Across Europe, only 14% of plastic waste is recycled at present, and only 2% is “effectively recycled,” meaning it is converted back into materials suitable for high value applications.

A circular economy, in which high quality plastic products are kept in circulation for a number of lifetimes in an eco-efficient way, is the solution.

Meaningful progress towards plastics and carbon circularity depends on creating actionable roadmaps towards climate neutrality. To develop such a roadmap, a group of close to 100 companies across the plastics industry value chain engaged with NGOs and leading sustainability consultants.

They called for a range of complementary solutions, deployed in a distinct hierarchy. This “cascading” portfolio includes various recycling technologies, alternative base inputs — feedstock — for “virgin-quality” plastics products, as well as new business models and product design principles to increase recyclability.

These alternative feedstocks are the “ABCs”.

A: Atmospheric carbon impact reduction via direct carbon capture.

◇ ◇ ◇ ◇

▸ **Required work**
Answer these questions from the plastics circularity text:
(a) What percentage of plastic waste in Europe is "effectively recycled"?
(b) About how many companies took part in developing the roadmap?
(c) What does the "A" in the "ABCs" refer to?
The listing after this point is separate material, unrelated to the plastics circularity text.

▸ **Provided data**
◇ ◇ ◇ ◇

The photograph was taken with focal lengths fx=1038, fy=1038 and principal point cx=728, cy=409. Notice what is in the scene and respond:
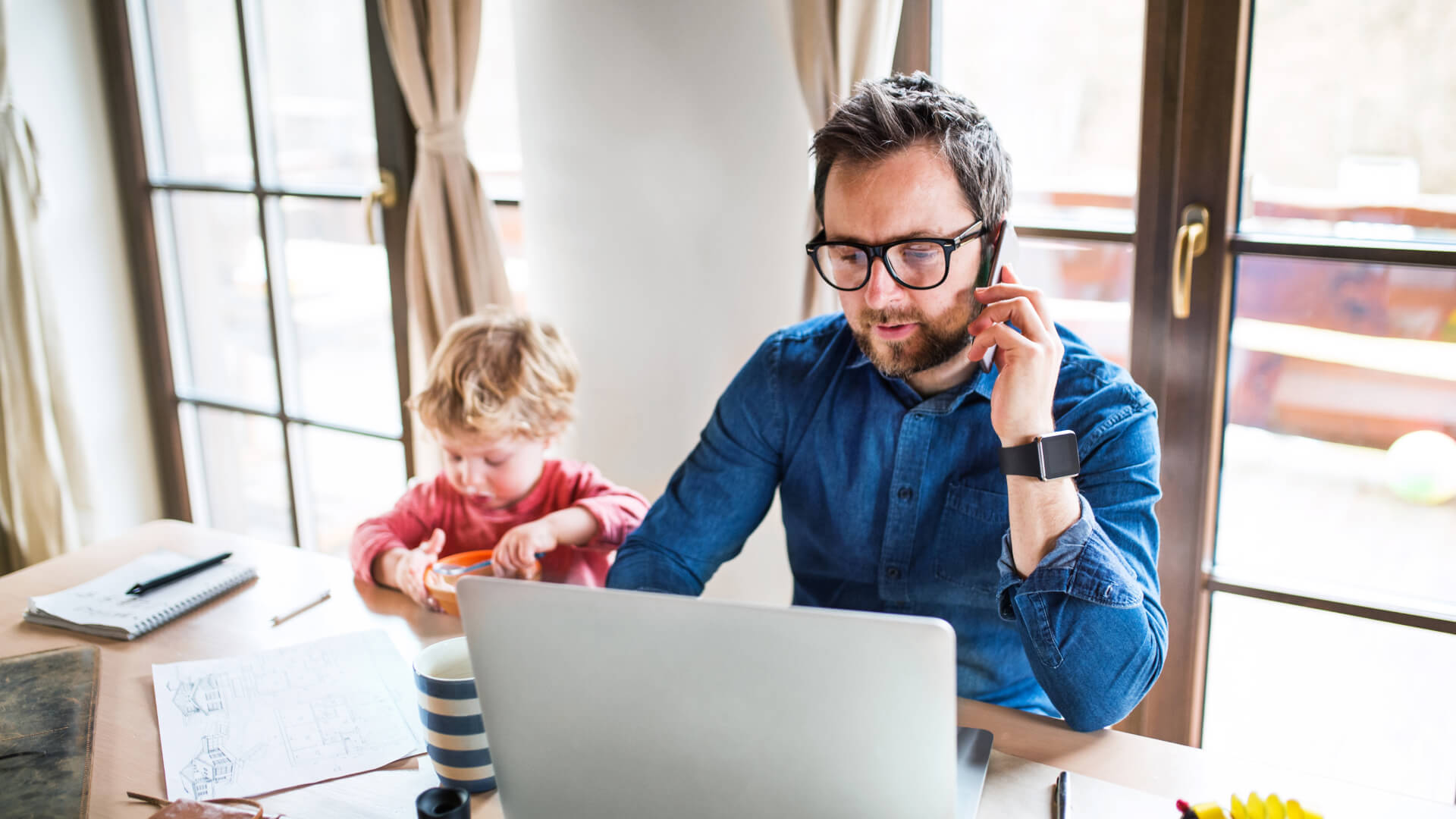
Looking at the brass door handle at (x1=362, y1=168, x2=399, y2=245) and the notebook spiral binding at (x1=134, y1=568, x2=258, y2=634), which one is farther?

◇ ◇ ◇ ◇

▸ **Result of the task**
(a) 2%
(b) Close to 100
(c) Atmospheric carbon impact reduction via direct carbon capture